I can’t help look at the User Story as being a form of Value Proposition. Or re-framed, the Value Proposition being a company’s over-reaching umbrella Agile Epic.
This week I took a bit of a deep dive into User Stories. I went to the AgileTO meetup on Splitting User Stories. I’m also participating in an Agile Mentorship group where we are looking at User Stories, backlog refinement and sprint planning.
I bring a lean-startup perspective to looking at Agile, in some ways my innovation bias.
I can’t help look at the User Story as being a form of Value Proposition. Or re-framed, the Value Proposition being a company’s over-reaching umbrella Agile Epic.
They take the same format: for user/customer I want/we do something so that a value outcome is realized.

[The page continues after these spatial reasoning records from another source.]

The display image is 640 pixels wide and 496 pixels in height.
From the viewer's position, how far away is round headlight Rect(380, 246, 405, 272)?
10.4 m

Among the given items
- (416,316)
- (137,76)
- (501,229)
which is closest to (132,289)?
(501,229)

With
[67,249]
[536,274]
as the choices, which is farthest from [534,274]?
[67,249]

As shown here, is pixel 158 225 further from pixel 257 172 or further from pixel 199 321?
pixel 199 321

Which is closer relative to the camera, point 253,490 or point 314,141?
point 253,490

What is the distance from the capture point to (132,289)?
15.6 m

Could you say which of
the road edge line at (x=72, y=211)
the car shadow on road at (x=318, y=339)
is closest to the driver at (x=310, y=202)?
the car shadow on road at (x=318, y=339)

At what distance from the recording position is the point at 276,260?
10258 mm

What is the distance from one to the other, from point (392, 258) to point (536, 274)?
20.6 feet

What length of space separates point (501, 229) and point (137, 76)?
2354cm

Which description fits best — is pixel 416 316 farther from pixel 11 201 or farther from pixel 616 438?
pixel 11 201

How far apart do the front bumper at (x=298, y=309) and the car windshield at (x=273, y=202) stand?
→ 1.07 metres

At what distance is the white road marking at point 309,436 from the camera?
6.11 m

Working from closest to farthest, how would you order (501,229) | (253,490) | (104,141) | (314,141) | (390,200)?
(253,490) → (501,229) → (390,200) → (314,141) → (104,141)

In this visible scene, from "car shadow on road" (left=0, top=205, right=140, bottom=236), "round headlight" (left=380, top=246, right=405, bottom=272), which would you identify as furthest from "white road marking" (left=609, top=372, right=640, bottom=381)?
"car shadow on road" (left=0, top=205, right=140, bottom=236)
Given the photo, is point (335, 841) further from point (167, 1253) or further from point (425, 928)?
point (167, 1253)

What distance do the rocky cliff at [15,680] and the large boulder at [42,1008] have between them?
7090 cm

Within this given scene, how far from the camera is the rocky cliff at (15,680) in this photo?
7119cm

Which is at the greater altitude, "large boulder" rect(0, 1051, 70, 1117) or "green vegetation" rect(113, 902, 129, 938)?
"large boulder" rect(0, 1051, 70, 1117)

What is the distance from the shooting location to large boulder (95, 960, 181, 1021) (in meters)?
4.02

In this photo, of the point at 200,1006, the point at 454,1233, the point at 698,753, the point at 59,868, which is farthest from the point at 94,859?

The User Story adds on Acceptance Criteria – conditions the user wants to see to consider it achieved.
A difference is that the VP in the early discovery phase is more problem based than solution based. In Scrum language – it’s really a Spike at that point. Though evolves to be the solution based vision.
In contrast the User Story is firmly grounded in the solution. There is room for discovery – but with containment.
Founders can learn from User Stories by considering what is their acceptance criteria, actually a buyer’s criteria. The ultimate test case for whether a Value Proposition is accepted is when a customer buys into the vision and sees the value.